• **GIVEN PASSAGE**
------------

IMHO one of the keys to success is the strategic goal this time: regime change, not unilateral surrender/defeat of the nation. In addition, a LOT of planning and organization and intelligence preparation of the battlefield has gone on in the past few years; these elements would not have been in place at the end of Gulf War I.

Take the Battle of Berlin. The natives were not fighting for Hitler (who was already dead in his bunker) or the Nazi regime. They were fighting for their survival. The arriving Russians would and did rape, pillage and murder. In other words, if our strategy and leaders had been like the Russians in 1945, there would certainly have been more death and destruction in Baghdad, military and civilian.

------------

• **SOURCE DATA**

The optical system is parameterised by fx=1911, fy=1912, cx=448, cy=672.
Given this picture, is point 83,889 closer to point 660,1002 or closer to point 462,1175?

------------

• **REQUIRED TASKS**
**1.** From the war-strategy commentary, list every action that the arriving Russians would and did commit.
**2.** Reproduce the war-strategy commentary from "Take the Battle" to "military and civilian.".

• **ANSWERS BELOW**
**1.** rape, pillage, murder

**2.**
Take the Battle of Berlin. The natives were not fighting for Hitler (who was already dead in his bunker) or the Nazi regime. They were fighting for their survival. The arriving Russians would and did rape, pillage and murder. In other words, if our strategy and leaders had been like the Russians in 1945, there would certainly have been more death and destruction in Baghdad, military and civilian.